→ **PASSAGE**:
# # # # # # #

[LINK] The US government makes a $42 million bet on open cell networks
Kim Holburn
kim at holburn.net
Tue Feb 13 14:48:44 AEDT 2024
https://www.theverge.com/2024/2/12/24070550/open-ran-standard-us-funding-5g-huawei
The US government makes a $42 million bet on open cell networks / The Open RAN dream stays alive.
By Wes Davis, a weekend editor who covers the latest in tech and entertainment. He has written news, reviews, and more as a tech
journalist since 2020.
Feb 13, 2024, 6:20 AM GMT+11
The US government has committed $42 million to further the development of the 5G Open RAN (O-RAN) standard that would allow wireless
providers to mix and match cellular hardware and software, opening up a bigger market for third-party equipment that’s cheaper and
interoperable. The National Telecommunications and Information Administration (NTIA) grant would establish a Dallas O-RAN testing
center to prove the standard’s viability as a way to head off Huawei’s steady cruise toward a global cellular network hardware monopoly.

# # # # # # #

→ **AVAILABLE DATA**:
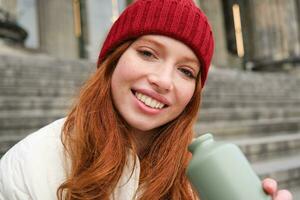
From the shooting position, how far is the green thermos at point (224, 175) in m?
0.66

# # # # # # #

→ **LIST OF TASKS**:
1. Rewrite the paragraph of the Open RAN article that begins "The US government has committed $42 million" as a short bulleted list that keeps its main facts.
2. According to the Open RAN article, which agency's grant would establish the Dallas testing center?

→ **ANSWERS TO THE EXERCISE**:
1.
- The US government has committed $42 million to developing the 5G Open RAN (O-RAN) standard.
- The standard would let wireless providers mix and match cellular hardware and software, opening a bigger market for cheaper, interoperable third-party equipment.
- The NTIA grant would establish an O-RAN testing center in Dallas.
- The center is meant to prove the standard's viability and head off Huawei's steady move toward a global monopoly on cellular network hardware.

2. The National Telecommunications and Information Administration (NTIA).